Short task:
Transcribe all of the material below word for word and leave out its pictures.

(Records contained in a dataset)
==*==
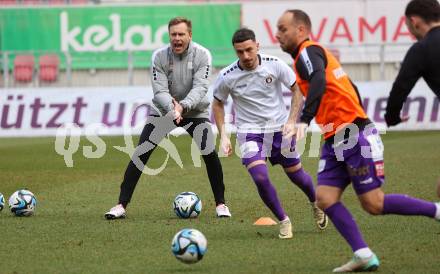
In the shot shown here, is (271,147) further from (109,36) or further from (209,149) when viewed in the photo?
(109,36)

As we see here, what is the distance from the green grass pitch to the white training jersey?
1.13 meters

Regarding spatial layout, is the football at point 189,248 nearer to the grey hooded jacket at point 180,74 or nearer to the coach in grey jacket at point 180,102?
the coach in grey jacket at point 180,102

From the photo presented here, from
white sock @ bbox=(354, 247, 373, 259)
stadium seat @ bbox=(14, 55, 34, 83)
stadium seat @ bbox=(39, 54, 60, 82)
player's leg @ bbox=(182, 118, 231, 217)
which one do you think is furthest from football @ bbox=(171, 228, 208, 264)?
stadium seat @ bbox=(14, 55, 34, 83)

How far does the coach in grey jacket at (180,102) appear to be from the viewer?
38.2ft

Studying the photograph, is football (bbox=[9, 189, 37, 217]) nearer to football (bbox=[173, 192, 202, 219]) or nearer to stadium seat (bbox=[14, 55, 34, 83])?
==*==
Complete output:
In the shot shown here, is (271,147) further from (109,36) or further from (209,149) when viewed in the photo?
(109,36)

As we see here, what is the distance from the green grass pitch to the white training jersey?
1.13 meters

Regarding spatial layout, is the football at point 189,248 nearer to the grey hooded jacket at point 180,74 or nearer to the coach in grey jacket at point 180,102?
the coach in grey jacket at point 180,102

From the photo presented here, from
white sock @ bbox=(354, 247, 373, 259)
stadium seat @ bbox=(14, 55, 34, 83)
stadium seat @ bbox=(39, 54, 60, 82)
player's leg @ bbox=(182, 118, 231, 217)
which one do you think is furthest from football @ bbox=(171, 228, 208, 264)?
stadium seat @ bbox=(14, 55, 34, 83)

How far does the coach in grey jacket at (180,102) appear to be from the viewer?
38.2ft

Studying the photograph, is football (bbox=[9, 189, 37, 217]) nearer to football (bbox=[173, 192, 202, 219]) or nearer to stadium seat (bbox=[14, 55, 34, 83])?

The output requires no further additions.